Department of East Asian Studies
- Type: Public Area Studies
- Established: 1964
- Academic staff: 11
- Administrative staff: 10
- Students: About 200
- Location: Delhi, Delhi, India
- Campus: Urban
- Affiliations: University of Delhi
- Website: Official website

= Department of East Asian Studies, University of Delhi =

Department of the University of Delhi

Department of East Asian Studies (informally called as DEAS, DU), established in 1964 under the aegis of the University of Delhi, offers various courses related to East Asian studies and East Asian languages. The department was initially established as Center of Chinese studies in the year 1964 with active participation by Late Professor V. P. Dutt, a notable scholar in the domain of Chinese studies in India; in 1969, Japanese studies programs were also added. Since then, the department has grown to accommodate Korean studies programs and presently the only department in any Indian University that conducts researches and offers various programs exclusively related to East Asian studies and languages at one place. Further, the department offers a Masters Program in East Asian Studies, that is also unique in India.

== History ==
The department of East Asian Studies, under the initiative of Prof V. P. Dutt, was started as the Center of Chinese studies, in the year 1964, with Prof Dutt as the Department Head, with active support from the Government of India. With this department, it became the first center in India to offer courses on East Asian regional studies. In the year 1969, Japanese language and studies programs was started and with this the department was renamed as Department of Chinese and Japanese Studies.

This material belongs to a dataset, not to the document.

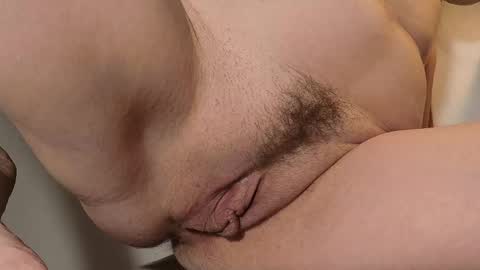 Lost in Lust online show from November 23, 1:35 pm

The department further grew to accommodate Korean studies programs from 2000 and with this the nomenclature of the department changed to the present Department of East Asian Studies.

== Courses offered ==
1. Certificate course in Korean Language
2. Doctoral degree in East Asian Studies (Started 1964–1965)
3. M.Phil. degree in East Asian Studies (Started 1978–1979)
4. M.A degree in Japanese Language (Started 1998–1999)
5. M.A degree in East Asian Studies (Started 2008–2009)
6. One Year Post Graduate Intensive Diploma in Japanese (Started 1971–1972)
7. One Year Post Graduate Intensive Advance Diploma in Japanese (Started 1978–1979)
8. One Year Post Graduate Intensive Diploma in Chinese (Started 1971–1972)
9. One Year Post Graduate Intensive Advance Diploma in Chinese (Started 1978–1979)
10. One Year Post Graduate Intensive Diploma in Korean (Started 2008–2009)
11. One Year Post Graduate Intensive Advance Diploma in Korean (Started 2009–2010)

== East Asian Studies Library ==
The department has its own library with a dedicated staff focusing exclusively on the East Asian area studies, which itself is a feat. There are very few departments in University of Delhi that have their own dedicated library system. The department library contains more than 60,000 volumes of books, numerous periodicals, newspapers covering Chinese, Japanese and Korean language and studies. The library also provides ILL services to the students and faculties of this department and outsiders as well. Besides, the department has a separate Journal room with several subscribed current journals. The library also provides access to electronic databases through Delhi University campus network and from anywhere in the world through the UGC-INFONET Digital Library Consortium.